Use procedures only when needed. Procedures allow you to perform complex actions, such as SQL queries, and use source and target connections as well as data binding. Procedures let you move data, but they shouldn’t move and transform data. Interfaces should perform these operations—much to the chagrin of developers who are comfortable using SQL.
The problem with procedures is they contain manual code that needs to be maintained manually. What’s more, procedures do not maintain cross-references to other ODI artifacts such as data stores and models, and that makes maintaining them complicated, especially when compared with maintaining interfaces.
Enforce data quality. Project managers often don’t take into account the quality of their data. This is a huge mistake, since the data integration process may move and transform garbage data and propagate it throughout the applications. Luckily, ODI allows you to enforce data quality of source data using static checks.

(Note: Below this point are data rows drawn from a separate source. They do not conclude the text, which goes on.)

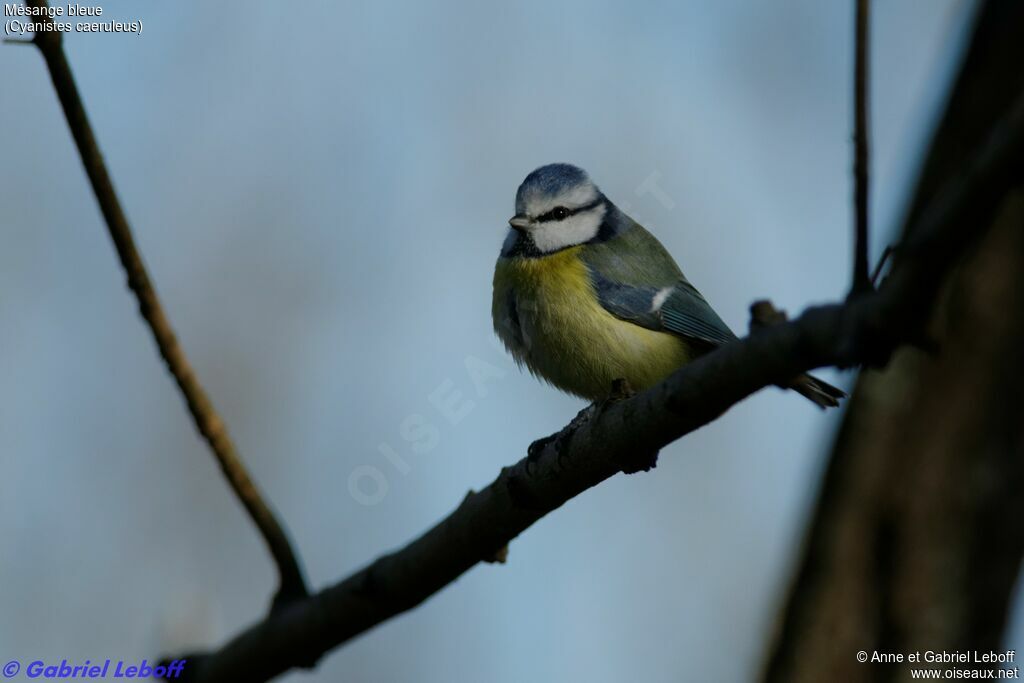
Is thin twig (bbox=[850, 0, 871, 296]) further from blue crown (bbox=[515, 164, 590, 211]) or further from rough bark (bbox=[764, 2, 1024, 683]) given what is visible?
blue crown (bbox=[515, 164, 590, 211])

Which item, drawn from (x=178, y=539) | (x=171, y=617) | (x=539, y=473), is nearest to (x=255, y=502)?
(x=539, y=473)

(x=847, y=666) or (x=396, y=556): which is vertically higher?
(x=396, y=556)

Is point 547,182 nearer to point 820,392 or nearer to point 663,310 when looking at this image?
point 663,310

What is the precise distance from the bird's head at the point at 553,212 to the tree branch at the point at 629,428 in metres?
1.35

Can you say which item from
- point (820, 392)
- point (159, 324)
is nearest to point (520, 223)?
point (820, 392)

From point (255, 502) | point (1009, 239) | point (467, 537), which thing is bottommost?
point (467, 537)

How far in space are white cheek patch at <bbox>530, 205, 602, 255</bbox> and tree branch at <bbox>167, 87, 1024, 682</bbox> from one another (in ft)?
4.31

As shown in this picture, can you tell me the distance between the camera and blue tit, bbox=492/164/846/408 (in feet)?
10.3

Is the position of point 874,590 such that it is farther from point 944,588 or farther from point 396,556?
point 396,556

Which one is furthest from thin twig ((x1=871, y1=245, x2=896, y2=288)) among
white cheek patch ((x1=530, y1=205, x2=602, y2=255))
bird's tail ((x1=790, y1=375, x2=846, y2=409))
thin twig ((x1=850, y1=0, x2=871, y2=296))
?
white cheek patch ((x1=530, y1=205, x2=602, y2=255))

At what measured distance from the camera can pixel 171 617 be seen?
3.66 meters

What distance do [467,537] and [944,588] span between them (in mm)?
1484

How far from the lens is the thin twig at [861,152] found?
137 cm

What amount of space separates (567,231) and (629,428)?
1.76 metres
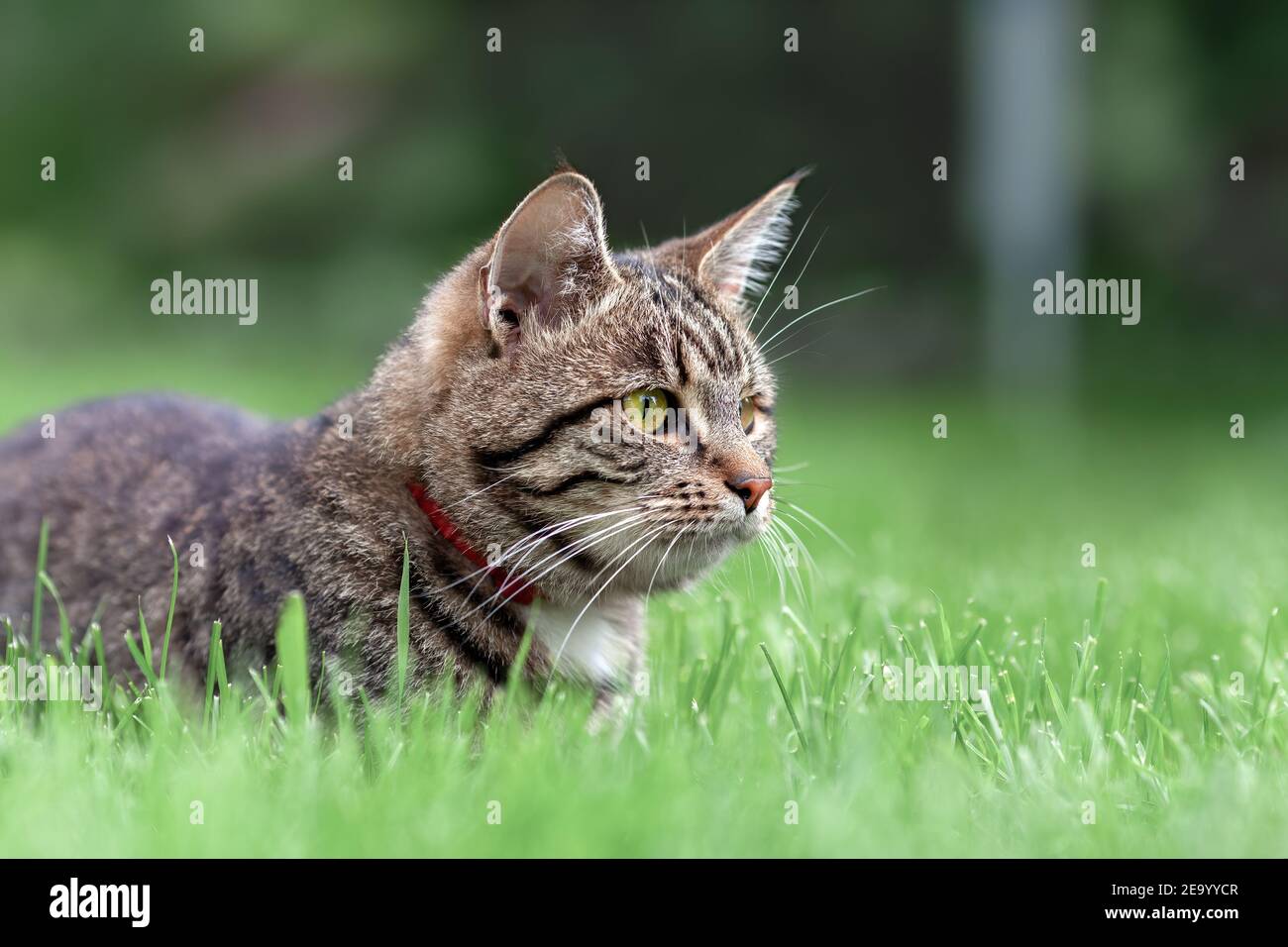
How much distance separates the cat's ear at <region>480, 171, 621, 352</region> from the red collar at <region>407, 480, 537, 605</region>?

It also lets you use flow checks to determine the quality of the data before it is pushed into a target. Using both these checks, you can make sure that the quality of the data is improved or enforced when the data is moved and transformed. Make sure you always enforce data quality using both static and flow checks.
Address error processing. With ODI you can address error cases with packages, which allow you to sequence any number of steps. Every step in a package can fail for some reason; for example, the target or source database is down, or too many errors are detected in one interface. When building packages, consider the different types of errors that may crop up and cause a failure. With ODI, this is a simple case of defining the path to follow when you get an OK status, which indicates success, or a KO, or failure. Those path definitions will make packages bulletproof.
Choose the right knowledge module. The knowledge module (KM) choice is critical when designing interfaces. The KM choice affects what features are available and the performance of the interface. Beginners often make mistakes with KMs. Often new designers choose an advanced or complicated KM to get interfaces up and running quickly and overlook all the requirements needed for a KM. For example, if you choose technology-specific KMs using loaders, the interface won’t work if the loader configuration isn’t correct. The best bet is to start working with generic KMs (usually SQL). After designing your first interfaces, you can switch to specific KMs—but read their descriptions first—and leverage all their features.
KMs with extra features can hurt performance. Performing a simple insert is faster than performing an incremental update. If you are deleting the data in the target before integration, don’t use an incremental update. That’s over-engineering, and it will cause performance loss. Use the KM that fits your needs. Similarly, activating or deactivating some of the KM features may add extra steps that can degrade the performance. Default KM options are sufficient for running the KM. After running it with default options, review the options to determine if some of them can be changed to suit your needs. The KM and option descriptions are good documentation for understanding how to best use KMs. KMs offer a powerful framework that can be used at any point during an integration flow in ODI. Many KMs are available out of the box and support a large number of database features.
Best practices can save countless hours on a data integration project, and following them when working with ODI will breed success and help establish a working framework for data integration.